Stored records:
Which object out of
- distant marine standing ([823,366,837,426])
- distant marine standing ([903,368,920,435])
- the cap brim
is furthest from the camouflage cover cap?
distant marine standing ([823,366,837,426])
* * *
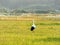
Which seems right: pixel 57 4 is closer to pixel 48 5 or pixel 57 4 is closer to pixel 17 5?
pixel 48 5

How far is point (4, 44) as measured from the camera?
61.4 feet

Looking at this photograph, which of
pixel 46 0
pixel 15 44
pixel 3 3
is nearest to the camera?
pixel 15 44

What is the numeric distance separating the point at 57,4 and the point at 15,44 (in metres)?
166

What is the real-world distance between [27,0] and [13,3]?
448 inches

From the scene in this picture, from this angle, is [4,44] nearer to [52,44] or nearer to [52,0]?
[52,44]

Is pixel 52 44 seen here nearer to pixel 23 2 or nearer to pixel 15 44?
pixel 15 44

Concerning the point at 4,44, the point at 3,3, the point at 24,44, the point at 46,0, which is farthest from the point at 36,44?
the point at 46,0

PROBLEM TO WORK ON:
Count the lines in the entries above that contain the string "marine", matching case exactly, and reply with only the number.

COMPLETED EXERCISE:
3